Friedlander was one of 10 teenagers who on Sunday evening tried to sway Likud Party members, including members of the Likud Central Committee, to sign a letter of support for the 10 Likud MKs and four Likud ministers, who have vocally opposed the 90-day settlement freeze
that Prime Minister Binyamin Netanyahu is seeking to impose in return for various US guarantees.
Instead of doing their homework or playing on the computer, they hoped to influence international diplomacy, one phone call at a time.
Elchanan Hayon, 17, of Modi’in, said he had missed the anti-freeze rally
held earlier in the day, in front of the Prime Minister’s Office,
because there was no space left on the buses.
So he was glad, he said, that he had a different opportunity to do something “that matters.”
As of Sunday night, 450 central committee members had agreed to sign the
letter, according to Shevach Stern of the Likud National Form, which
initiated the document.
“We wanted the MKs to know to that we support them and we will stand behind them in the next elections,” Stern said. With each call, the teens checked names off printed lists of Likud Party members.
They made sure to return to numbers where no one had answered. In some
cases, they had called so many times that they started to recognize the
different ring tones.
“This is the Lady Gaga song I was telling you about,” said Racheli Bron, 16, of Beit Shemesh.
“Lady Gaga, Lady Gaga,” teased one of the teens, trying to break her concentration.
But Racheli kept a straight face until she hung up. Again, the party member was not available.

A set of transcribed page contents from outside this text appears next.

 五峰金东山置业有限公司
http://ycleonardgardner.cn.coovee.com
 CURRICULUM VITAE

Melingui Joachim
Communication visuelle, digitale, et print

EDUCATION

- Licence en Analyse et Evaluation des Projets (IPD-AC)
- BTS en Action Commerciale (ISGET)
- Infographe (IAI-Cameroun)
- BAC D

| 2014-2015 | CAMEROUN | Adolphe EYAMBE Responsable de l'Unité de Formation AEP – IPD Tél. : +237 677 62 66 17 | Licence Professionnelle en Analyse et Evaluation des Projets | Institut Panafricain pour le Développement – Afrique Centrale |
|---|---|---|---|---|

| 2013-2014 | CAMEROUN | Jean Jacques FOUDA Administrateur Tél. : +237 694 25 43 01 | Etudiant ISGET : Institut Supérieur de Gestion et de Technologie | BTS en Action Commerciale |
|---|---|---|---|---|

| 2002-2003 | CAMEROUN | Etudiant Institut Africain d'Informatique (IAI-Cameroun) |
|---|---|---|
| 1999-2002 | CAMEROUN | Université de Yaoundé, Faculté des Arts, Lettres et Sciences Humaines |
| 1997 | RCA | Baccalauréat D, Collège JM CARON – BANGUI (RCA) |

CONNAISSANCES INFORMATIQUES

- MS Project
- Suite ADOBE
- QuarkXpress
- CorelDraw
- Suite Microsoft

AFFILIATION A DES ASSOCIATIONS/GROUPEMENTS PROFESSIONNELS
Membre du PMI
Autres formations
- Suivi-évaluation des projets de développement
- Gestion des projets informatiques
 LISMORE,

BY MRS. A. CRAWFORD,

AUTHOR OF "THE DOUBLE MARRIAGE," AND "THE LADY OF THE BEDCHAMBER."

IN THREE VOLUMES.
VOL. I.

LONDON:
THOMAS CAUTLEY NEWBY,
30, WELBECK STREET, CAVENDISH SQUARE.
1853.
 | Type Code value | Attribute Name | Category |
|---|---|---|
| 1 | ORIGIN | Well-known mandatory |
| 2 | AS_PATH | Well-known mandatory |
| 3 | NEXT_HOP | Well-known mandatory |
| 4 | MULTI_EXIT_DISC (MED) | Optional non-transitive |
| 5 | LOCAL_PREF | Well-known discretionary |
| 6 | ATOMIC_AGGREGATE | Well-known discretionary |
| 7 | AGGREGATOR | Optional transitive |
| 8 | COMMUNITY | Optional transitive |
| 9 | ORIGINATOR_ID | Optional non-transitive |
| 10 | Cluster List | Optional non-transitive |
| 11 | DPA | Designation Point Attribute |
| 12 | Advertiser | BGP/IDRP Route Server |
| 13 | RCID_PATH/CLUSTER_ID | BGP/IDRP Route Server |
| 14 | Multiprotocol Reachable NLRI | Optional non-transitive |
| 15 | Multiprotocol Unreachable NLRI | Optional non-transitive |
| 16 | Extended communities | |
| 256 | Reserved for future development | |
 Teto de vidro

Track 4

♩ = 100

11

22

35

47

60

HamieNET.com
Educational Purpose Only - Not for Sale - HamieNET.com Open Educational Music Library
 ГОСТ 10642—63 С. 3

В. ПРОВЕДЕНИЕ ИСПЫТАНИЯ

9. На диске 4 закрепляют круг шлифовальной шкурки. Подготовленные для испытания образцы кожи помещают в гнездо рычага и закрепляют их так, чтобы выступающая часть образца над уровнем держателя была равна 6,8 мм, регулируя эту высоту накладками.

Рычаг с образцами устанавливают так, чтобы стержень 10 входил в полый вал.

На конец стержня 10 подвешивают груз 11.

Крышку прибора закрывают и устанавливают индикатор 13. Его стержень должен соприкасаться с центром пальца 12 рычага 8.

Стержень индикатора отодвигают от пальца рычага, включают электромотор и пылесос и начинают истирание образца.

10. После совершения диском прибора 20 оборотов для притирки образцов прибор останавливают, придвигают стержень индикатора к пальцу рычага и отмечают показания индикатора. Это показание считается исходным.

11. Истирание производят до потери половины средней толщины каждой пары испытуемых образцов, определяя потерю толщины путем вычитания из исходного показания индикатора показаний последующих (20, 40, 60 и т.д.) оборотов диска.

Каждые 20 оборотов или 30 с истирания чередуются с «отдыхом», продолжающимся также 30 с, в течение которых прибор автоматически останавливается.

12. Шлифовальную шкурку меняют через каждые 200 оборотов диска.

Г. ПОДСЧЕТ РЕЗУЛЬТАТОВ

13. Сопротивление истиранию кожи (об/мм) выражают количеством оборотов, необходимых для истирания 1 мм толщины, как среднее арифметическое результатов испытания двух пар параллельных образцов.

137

She was so good at looking serious, that with each call it was hard to tell if she had succeeded or failed.
“We wanted to ask if you can support the parliamentarians who have
endangered their standing by speaking out against the freeze,” she said
into the phone, after she dialed the next number on the list.
She listened for a few moments. Only after she hung up, did she announced, “One more against the freeze.”